Without a well-established vaccine injury compensation scheme, a citizen injured by a vaccine still has to go through the existing legal system to receive any compensation. And the case will have to be fought against the government and its lawyers. Legal action against the government is bound to be financially draining. It will be challenging to prove the existence of a causal relationship between a vaccine and injury in the existing legal system, and it will also be tough to prove that an injury is due to the vaccine’s composition or its faulty administration.5 So most individuals who experience severe and genuine adverse effects after receiving a vaccine are unlikely to receive compensation.
Pros and cons of India providing indemnity
If the Government of India agrees to indemnify vaccine-manufacturing firms, who will be responsible for compensating any unfortunate individuals who have had an AEFI – government or the institution that provided the vaccine?
If we agree to indemnify to foreign companies, we will need to extend Indian companies the same privilege. In addition, if we indemnify firms making COVID-19 vaccines, we will also need to extend the privilege to the makers of other vaccines in our national programme – as is the system in most other countries with similar schemes.
Since we have the most extensive childhood immunisation programme in the world, we will have to designate a big chunk of our vaccination budget for the resulting national vaccine compensation scheme.
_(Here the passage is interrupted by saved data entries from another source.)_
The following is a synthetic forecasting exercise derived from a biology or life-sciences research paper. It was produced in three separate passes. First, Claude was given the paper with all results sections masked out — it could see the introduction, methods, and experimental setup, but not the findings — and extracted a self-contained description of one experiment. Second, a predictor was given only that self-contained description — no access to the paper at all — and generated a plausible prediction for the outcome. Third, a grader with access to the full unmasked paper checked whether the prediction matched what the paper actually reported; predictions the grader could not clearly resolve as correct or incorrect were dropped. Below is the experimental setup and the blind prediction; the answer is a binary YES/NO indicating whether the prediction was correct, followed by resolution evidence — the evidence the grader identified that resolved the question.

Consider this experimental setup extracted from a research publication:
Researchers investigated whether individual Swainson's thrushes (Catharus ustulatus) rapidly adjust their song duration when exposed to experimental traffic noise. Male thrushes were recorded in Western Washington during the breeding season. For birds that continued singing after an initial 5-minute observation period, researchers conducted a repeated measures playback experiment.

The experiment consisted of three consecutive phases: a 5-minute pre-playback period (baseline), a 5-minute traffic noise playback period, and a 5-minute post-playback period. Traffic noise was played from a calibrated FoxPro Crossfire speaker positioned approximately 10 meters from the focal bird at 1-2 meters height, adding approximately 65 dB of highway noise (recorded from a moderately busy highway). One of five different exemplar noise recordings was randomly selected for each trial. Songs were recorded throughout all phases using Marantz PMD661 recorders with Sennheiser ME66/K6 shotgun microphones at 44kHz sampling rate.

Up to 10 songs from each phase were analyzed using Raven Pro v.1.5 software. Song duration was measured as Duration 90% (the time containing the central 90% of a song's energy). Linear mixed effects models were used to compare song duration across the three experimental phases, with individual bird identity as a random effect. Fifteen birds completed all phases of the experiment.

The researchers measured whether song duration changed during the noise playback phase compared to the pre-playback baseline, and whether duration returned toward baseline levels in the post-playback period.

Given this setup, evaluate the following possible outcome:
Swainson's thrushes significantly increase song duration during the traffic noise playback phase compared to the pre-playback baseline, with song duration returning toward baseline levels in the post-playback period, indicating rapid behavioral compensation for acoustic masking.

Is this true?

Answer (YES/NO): YES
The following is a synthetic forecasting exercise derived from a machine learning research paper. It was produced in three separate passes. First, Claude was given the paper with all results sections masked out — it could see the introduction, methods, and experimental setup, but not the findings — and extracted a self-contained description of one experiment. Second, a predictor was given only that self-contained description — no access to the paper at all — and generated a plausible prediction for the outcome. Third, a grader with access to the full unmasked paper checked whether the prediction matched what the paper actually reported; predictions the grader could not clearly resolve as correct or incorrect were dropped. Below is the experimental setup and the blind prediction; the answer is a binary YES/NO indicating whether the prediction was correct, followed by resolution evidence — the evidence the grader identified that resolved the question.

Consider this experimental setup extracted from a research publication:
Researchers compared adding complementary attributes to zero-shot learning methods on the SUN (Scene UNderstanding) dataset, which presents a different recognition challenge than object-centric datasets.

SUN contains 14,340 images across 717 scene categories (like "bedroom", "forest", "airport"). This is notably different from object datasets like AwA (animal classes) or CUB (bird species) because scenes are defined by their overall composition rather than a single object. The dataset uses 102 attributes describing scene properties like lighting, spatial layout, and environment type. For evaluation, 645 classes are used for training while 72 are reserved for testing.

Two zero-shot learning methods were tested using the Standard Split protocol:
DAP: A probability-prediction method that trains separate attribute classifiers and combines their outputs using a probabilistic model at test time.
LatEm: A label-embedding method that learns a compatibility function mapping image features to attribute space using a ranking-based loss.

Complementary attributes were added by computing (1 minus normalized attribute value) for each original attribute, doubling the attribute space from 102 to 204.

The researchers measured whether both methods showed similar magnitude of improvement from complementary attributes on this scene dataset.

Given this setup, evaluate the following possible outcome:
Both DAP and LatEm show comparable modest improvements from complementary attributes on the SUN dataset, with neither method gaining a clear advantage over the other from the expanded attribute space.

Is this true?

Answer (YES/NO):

Compared to the US and other countries, there have been fewer lawsuits related to AEFIs in India. Two reasons are that it is complicated to prove that a vaccination and an AEFI are linked, and that only the rich can afford lawsuits against pharma companies with deep pockets.
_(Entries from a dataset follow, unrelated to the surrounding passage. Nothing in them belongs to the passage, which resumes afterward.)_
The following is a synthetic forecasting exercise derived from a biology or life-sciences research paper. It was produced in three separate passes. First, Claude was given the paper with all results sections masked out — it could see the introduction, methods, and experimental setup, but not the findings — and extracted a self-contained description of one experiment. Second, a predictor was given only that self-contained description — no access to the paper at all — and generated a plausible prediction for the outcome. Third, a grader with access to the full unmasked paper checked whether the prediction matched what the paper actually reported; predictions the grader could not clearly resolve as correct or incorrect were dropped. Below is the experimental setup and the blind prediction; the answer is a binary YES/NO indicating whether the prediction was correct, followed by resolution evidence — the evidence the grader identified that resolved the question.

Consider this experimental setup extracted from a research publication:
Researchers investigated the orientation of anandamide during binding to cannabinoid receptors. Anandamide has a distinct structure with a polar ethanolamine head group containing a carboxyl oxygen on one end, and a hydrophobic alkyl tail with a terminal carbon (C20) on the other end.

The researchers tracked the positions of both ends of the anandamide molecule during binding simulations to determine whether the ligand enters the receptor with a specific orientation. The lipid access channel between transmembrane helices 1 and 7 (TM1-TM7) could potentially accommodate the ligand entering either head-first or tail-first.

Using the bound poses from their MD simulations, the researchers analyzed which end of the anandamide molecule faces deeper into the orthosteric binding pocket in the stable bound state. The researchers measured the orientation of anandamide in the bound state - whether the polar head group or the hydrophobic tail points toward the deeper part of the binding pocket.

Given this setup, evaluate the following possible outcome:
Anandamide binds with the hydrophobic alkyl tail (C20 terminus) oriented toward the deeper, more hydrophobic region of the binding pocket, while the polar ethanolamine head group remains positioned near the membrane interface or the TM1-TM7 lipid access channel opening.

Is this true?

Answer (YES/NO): NO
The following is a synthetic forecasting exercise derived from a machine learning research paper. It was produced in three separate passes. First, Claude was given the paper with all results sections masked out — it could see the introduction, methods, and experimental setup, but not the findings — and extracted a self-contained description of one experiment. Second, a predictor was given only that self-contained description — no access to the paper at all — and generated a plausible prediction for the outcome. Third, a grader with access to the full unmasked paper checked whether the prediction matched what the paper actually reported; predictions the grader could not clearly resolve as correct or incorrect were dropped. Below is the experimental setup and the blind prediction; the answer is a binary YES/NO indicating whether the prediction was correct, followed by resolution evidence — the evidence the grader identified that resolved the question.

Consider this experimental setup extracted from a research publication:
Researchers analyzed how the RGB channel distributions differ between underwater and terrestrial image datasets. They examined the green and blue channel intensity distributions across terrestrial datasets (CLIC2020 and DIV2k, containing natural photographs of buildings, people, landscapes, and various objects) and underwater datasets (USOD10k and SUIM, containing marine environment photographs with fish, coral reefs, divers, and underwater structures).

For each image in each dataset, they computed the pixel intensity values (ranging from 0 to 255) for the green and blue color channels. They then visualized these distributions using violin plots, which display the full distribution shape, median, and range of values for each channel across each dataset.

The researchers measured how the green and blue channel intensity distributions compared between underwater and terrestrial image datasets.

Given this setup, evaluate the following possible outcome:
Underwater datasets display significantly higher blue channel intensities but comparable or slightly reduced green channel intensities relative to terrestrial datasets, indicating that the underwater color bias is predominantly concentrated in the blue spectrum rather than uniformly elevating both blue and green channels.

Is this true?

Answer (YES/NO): NO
The situation may change if the government sets up a vaccine compensation scheme like in the US – where you may not need a lawyer and the process is much faster. The odds of being compensated are also quite high, even if the compensation amount could be lower. But will India be able to afford compensating a very large number of people? That is the question.
The country definitely needs more COVID-19 vaccines, and if the government is cornered, it may yet grant the privilege. But if it does, it should establish a well-oiled, well-funded vaccine compensation programme, open it up to all vaccines in the childhood immunisation scheme, and anticipate a tsunami of claims.
It is easy for us to claim that we were under pressure and that that is why we decided to indemnify a few foreign vaccine firms. But the real options before us are the following: no indemnity to any company on COVID-19 vaccines or indemnity for all vaccine manufacturers in the national programme. Whatever our decision, we should stick to it; it just can’t be a half-measure.
Abdul Ghafur is a consultant in infectious diseases at Apollo Hospitals, Chennai, and coordinator of the Chennai Declaration on antimicrobial resistance.